I believe it is now widely held that the Chinese curse “may you live in interesting times” is actually apocryphal, but as the plot twists of the Brexit saga become ever more violent and unpredictable, I suspect that Theresa May and her Cabinet colleagues may well feel as though they are on the wrong end of a curse, of European descent.
The only plausible assessment that appears to be emanating from the corridors of power this week is that frankly no-one really has any idea where this journey is heading, or quite how it will end.
The apparent lack of a majority in the Commons for pretty much any "deal", real or desired, certainly supports the idea that it would be wise to avoid writing off any scenario, all bets really do appear to be off.

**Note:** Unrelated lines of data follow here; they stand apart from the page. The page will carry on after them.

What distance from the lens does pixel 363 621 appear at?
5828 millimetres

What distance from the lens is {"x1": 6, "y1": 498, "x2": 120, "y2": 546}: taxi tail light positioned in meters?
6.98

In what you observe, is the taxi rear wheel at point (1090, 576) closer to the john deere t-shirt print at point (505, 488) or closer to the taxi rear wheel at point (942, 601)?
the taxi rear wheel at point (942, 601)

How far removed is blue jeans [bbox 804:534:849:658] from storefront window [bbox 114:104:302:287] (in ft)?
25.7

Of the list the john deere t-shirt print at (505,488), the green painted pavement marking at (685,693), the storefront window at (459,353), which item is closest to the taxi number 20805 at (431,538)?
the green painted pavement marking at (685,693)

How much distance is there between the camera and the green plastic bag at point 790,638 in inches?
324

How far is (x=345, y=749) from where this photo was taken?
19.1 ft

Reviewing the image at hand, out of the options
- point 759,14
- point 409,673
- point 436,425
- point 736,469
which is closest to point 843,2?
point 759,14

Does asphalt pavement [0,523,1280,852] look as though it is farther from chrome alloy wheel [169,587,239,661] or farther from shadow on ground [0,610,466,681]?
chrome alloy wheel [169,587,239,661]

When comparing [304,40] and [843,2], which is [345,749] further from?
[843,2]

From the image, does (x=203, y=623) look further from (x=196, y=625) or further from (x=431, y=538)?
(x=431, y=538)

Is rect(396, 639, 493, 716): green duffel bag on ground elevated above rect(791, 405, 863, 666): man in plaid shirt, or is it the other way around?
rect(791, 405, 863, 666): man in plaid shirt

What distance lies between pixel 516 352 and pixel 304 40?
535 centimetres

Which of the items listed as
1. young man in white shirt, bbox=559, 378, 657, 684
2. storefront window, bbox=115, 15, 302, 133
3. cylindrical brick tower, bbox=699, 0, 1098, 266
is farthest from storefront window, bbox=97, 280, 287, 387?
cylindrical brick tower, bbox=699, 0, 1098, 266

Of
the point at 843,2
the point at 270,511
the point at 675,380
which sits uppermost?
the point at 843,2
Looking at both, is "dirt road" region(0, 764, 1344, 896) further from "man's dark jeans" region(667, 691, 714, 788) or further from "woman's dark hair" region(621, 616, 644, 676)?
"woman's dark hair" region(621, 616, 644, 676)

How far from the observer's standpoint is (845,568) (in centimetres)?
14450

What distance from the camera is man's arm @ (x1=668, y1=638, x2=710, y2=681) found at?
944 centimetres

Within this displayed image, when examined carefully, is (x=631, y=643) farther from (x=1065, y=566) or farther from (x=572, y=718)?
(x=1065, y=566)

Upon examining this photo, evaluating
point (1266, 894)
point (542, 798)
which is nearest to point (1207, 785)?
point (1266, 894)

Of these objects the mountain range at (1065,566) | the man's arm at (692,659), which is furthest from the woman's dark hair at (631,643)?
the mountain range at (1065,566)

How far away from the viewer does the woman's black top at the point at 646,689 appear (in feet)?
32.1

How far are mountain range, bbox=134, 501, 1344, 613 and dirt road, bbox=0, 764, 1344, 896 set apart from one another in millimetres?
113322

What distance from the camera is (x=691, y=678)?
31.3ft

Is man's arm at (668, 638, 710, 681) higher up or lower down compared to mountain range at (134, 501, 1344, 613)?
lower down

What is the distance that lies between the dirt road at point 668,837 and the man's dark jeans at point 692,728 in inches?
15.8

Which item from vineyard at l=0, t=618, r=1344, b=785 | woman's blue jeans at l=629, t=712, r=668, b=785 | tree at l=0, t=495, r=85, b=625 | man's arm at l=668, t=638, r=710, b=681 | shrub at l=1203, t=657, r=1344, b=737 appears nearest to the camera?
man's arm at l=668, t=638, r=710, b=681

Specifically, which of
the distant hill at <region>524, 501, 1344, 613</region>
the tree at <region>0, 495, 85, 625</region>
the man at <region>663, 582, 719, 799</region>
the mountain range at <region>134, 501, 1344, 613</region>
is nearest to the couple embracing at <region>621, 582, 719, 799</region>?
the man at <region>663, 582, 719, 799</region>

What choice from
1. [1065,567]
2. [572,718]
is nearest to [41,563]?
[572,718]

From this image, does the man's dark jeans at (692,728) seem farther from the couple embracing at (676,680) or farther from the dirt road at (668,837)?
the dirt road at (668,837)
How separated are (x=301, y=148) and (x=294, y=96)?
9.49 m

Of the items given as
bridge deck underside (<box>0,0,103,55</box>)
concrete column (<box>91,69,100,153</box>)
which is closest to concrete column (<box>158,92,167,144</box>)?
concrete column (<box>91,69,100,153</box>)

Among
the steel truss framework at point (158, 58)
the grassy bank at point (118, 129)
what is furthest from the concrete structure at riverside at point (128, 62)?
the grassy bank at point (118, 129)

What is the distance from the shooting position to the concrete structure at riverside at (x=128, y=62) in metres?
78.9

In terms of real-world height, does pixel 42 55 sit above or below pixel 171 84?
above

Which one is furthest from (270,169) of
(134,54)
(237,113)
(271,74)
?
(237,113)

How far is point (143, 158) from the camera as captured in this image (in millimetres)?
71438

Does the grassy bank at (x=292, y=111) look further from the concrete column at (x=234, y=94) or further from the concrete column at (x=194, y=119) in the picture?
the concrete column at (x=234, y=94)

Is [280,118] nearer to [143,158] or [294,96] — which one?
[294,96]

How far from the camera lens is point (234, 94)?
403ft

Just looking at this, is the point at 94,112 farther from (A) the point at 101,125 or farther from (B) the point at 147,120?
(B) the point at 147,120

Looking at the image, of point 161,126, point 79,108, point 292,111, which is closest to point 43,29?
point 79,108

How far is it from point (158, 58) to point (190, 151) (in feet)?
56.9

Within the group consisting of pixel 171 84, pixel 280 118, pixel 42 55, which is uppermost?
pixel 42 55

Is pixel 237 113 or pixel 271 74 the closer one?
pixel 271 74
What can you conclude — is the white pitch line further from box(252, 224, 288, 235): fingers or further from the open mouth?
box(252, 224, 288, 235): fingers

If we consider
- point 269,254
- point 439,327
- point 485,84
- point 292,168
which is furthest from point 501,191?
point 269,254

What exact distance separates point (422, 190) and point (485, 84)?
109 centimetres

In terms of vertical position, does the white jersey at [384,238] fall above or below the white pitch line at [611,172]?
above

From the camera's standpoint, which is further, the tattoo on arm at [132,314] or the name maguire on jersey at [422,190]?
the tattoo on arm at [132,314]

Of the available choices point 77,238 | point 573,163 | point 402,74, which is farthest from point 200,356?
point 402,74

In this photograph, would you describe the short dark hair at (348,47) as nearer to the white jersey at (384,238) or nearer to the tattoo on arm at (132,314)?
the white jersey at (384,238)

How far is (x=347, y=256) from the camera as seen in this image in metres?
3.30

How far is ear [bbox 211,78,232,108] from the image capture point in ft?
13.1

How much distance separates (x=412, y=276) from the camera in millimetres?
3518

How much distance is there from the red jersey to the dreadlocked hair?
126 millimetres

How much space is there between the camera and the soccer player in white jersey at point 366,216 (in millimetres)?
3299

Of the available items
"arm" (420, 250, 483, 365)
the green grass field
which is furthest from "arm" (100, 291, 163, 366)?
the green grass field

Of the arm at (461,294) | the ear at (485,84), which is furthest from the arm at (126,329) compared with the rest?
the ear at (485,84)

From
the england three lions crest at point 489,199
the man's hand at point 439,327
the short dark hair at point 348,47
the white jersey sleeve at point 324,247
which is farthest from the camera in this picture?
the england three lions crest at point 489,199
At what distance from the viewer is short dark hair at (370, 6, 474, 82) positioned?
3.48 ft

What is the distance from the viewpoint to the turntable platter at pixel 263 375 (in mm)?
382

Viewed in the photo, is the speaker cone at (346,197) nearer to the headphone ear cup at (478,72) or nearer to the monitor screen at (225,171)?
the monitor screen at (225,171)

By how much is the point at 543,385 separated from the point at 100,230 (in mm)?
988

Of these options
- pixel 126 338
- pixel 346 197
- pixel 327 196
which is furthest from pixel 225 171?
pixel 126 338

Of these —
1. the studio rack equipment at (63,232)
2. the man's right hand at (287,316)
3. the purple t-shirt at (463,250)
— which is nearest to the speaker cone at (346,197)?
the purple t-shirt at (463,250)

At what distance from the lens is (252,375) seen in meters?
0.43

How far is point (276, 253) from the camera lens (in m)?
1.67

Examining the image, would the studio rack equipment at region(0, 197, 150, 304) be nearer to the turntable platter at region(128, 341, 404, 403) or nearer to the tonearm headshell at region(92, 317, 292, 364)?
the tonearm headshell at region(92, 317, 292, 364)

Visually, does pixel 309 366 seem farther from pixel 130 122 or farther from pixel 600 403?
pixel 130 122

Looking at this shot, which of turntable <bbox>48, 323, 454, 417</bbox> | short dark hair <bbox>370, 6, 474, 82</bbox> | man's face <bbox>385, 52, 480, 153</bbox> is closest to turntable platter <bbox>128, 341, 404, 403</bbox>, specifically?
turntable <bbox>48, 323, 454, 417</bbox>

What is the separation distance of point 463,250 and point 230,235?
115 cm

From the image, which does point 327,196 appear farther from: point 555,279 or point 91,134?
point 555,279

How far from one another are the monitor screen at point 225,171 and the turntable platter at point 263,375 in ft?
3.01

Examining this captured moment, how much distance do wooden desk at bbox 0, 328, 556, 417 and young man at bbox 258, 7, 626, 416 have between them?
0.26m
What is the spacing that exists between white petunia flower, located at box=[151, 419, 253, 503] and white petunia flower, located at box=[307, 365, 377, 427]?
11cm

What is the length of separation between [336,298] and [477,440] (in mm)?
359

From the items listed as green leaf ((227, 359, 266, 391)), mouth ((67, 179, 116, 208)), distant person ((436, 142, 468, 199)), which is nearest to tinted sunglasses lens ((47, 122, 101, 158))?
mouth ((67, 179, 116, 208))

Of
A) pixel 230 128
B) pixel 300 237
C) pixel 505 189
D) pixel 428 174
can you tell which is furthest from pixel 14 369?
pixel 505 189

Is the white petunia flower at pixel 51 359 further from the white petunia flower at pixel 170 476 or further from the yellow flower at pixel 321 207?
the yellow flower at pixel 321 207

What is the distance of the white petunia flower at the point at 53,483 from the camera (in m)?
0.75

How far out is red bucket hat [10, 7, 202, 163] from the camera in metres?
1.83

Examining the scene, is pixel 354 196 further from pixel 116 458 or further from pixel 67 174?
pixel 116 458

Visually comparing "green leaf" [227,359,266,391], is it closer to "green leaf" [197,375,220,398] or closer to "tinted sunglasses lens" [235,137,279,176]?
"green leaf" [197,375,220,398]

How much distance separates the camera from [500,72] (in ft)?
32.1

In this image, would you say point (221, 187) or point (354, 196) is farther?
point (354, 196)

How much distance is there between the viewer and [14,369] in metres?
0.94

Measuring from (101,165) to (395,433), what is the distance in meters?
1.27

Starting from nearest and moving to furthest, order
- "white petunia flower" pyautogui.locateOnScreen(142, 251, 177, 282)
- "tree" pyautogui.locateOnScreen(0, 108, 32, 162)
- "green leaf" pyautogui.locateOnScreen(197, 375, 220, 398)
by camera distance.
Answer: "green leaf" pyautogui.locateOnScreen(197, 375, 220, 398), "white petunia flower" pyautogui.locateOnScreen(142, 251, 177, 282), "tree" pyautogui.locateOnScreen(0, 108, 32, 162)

After a prolonged period of relative calm, sterling this week appears to have woken to the increasing likelihood of some of the more unpredictable scenarios, and is displaying a weakness in the last 36 hours that is probably reflecting concern not only about what the UK's future relationship with the EU will look like, but also who may end up minding Larry the No.10 cat during 2019.
To those of us of a "certain age" who were actively involved in the FX markets in the late 80s and early 90s, sterling slipping 1% or so might be remembered as a fairly standard morning’s activity, but nowadays it is enough to ruffle feathers well beyond the City's dealing rooms.
I don't think it is being overly dramatic to say that as the uncertainty grows, we may well see a return to the sort of chaotic markets that were standard practice back then, and I'm not convinced many SMEs are remotely prepared for the impact those levels of volatility will have on their businesses.
It is surely bordering on insanity to not be attempting to mitigate FX risks for known cash flows over the next 12 months, and yet ask around, far too many are sleep-walking into this period of unprecedented uncertainty with their eyes firmly shut.
"We aren't currency speculators" some say, "so why behave like one then?" is the obvious response.
If you are an SME with exposure to the level of sterling in coming months, then pretty near the top of your "to-do" list should be seeking assistance in understanding, quantifying, and working to minimise the risks posed to your profits, and therefore your business, by currency volatility.
It may very well be the case, to borrow a lyric from the days of a previous sterling crisis, that "you ain’t seen nothing yet....".